BEGIN Document text
222. Count Complete Tree Nodes
1. Description
Given the root of a complete binary tree, return the number of the nodes in the tree.
According to Wikipedia, every level, except possibly the last, is completely filled in a complete binary tree, and all nodes in the last level are as far left as possible. It can have between 1 and $2^h$ nodes inclusive at the last level h.
Design an algorithm that runs in less than O(n) time complexity.
2. Example
Example 1
Input: root = [1,2,3,4,5,6]
Output: 6
Example 2
Input: root = []
Output: 0
Example 3
Input: root = [1]
Output: 1
3. Constraints
- The number of nodes in the tree is in the range [0, 5 * $10^4$].
- 0 <= Node.val <= 5 * $10^4$
- The tree is guaranteed to be complete.
4. Solutions
Binary Search
n is the number of nodes in root
Time complexity: O($log^2n$)
Space complexity: O(1)
class Solution {
public:
int countNodes(TreeNode *root) {
if (root == nullptr) {
return 0;
}
int height = 0;
for (auto iter = root; iter != nullptr; iter = iter->left) {
++height;
}
if (height == 1) {
return 1;
}
int last_layer_count = 1 << (height - 1);
int left = 0, right = last_layer_count;
while (left < right) {
int middle = left + (right - left) / 2;
auto iter = root;
for (int i = 0, bit = 1 << (height - 2); i < height - 1; ++i) {
if ((bit & middle) == 0) {
iter = iter->left;
} else {
iter = iter->right;
}
bit >>= 1;
}
if (iter == nullptr) {
right = middle;
} else {
left = middle + 1;
}
}
return (1 << (height - 1)) - 1 + left;
}
};
END Document text
• **Apply what you read**:
- 1) Answer these from the Count Complete Tree Nodes page above:
(a) The algorithm must run in less than what time complexity?
(b) What is the output when the input is root = []?
(c) What space complexity is listed for the binary search solution?
- 2) Write out the part of the Count Complete Tree Nodes page above word for word, starting at "According to Wikipedia, every" and ending at "O(n) time complexity.".
The items that come next are separate material, unrelated to the text above.
BEGIN Material shown
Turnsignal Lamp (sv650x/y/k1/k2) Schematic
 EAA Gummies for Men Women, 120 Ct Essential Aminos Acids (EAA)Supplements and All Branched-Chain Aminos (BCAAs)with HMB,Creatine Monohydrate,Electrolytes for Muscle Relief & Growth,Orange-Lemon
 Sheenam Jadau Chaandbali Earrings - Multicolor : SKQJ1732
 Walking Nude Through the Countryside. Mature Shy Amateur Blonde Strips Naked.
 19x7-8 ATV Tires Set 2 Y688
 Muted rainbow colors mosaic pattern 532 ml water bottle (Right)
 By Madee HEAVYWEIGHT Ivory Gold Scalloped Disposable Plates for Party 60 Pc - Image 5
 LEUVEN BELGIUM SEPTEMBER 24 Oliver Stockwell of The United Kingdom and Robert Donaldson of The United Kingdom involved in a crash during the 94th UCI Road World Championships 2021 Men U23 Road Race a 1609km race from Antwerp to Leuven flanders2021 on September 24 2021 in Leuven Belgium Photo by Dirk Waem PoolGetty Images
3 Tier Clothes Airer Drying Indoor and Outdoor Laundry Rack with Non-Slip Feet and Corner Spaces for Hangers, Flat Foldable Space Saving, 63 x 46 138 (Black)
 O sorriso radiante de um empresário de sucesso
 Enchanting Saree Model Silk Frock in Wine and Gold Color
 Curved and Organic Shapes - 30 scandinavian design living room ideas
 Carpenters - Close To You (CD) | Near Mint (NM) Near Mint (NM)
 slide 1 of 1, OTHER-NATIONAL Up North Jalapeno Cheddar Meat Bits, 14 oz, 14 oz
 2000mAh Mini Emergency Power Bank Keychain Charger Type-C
END Material shown
• **Answers by task**:
- 1)
(a) O(n)
(b) 0
(c) O(1)

- 2)
According to Wikipedia, every level, except possibly the last, is completely filled in a complete binary tree, and all nodes in the last level are as far left as possible. It can have between 1 and $2^h$ nodes inclusive at the last level h.
Design an algorithm that runs in less than O(n) time complexity.